Item: Kraft Sandwich Shop Chipotle Mayo
Price: $2.59
Size: 12 ounces
Purchased at: Target
Rating: 9 out of 10
Pros: Damn good. Makes a boring sandwich a “gourmet” sandwich with one little squirt. Doesn’t have that globby mayonnaise appearance. Malt liquor flowing from fountains. Argyle sweaters.
Cons: No fat-free version available yet. Olive loaf. Paladins turning tricks. Macaroni and Cheese loaf. Watching golf.

17 thoughts on “REVIEW: Kraft Sandwich Shop Chipotle Mayo

  1. I don’t think I’d ever want to lick mayo off of a woman’s body, even a chipotle-flavored one. Chocolate pudding on the other hand…

  2. I am not a huge mayo fan but when I was in Europe I discovered the love of ketchup and mayo with my fries. So this would spicy it up a notch…yummm

  3. You forgot the most disgusting loaf of them all, the one known as “souse loaf.”

    Look it up. Just not while you’re eating.

    1. @Buick: You know what else is hilarious? An employee of Kraft pretending to be a random commenter and not an employee of Kraft so that they can leave a comment promoting their YouTube channel. I’m on to you, Kraft.

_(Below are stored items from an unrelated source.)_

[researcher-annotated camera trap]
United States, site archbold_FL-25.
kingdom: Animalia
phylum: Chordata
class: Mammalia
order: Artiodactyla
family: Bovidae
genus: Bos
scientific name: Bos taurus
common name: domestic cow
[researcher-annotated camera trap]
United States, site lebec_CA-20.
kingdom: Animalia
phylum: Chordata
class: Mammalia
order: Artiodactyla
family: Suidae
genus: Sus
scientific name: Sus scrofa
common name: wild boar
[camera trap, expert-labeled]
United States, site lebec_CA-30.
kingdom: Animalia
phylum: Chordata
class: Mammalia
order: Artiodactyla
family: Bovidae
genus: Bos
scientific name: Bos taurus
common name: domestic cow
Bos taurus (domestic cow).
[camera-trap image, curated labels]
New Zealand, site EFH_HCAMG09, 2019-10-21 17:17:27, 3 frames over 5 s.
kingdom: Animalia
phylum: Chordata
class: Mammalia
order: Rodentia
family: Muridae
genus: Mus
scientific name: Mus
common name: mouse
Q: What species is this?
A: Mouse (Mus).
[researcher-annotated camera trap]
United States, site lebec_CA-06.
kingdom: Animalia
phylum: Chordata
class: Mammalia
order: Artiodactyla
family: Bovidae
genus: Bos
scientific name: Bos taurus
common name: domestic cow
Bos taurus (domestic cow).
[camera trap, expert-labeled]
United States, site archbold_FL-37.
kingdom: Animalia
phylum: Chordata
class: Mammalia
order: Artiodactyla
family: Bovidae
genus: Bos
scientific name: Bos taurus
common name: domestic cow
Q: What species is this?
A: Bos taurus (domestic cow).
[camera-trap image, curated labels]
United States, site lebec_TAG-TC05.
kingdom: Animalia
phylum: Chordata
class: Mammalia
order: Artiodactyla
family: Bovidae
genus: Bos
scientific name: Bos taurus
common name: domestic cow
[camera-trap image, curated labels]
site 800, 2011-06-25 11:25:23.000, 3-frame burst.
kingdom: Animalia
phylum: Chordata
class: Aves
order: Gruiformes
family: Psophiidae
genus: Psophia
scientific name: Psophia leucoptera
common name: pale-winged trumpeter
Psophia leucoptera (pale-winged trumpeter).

  4. I say this as someone who worked in several different sandwich shops/delis in my formative years – For it to be true sandwich shop mayo, it has to sit out on the counter, uncovered, through the lunch rush, so that the congealed skin that begins to form on the surface can be stirred back into the mayo “for added flavor”.

    Kraft? Whatcha got?

  5. Thank you for letting me know about this. Chipotle Mayo in a convenient squeeze bottle is one of the greatest things to happen to me in recent history.

  6. World of Warcraft references FTW! 😀

    I’ve become a bit of a ‘Chipotle Ranch’ salad dressing fiend at the work cafeteria…

    1. Your You’re right. I missed those. I suck as an editor. I shall commit seppuku right now and live with my shame forever. Oh wait, I haven’t watched all the season finales I wanted to watch. My seppuku shall wait.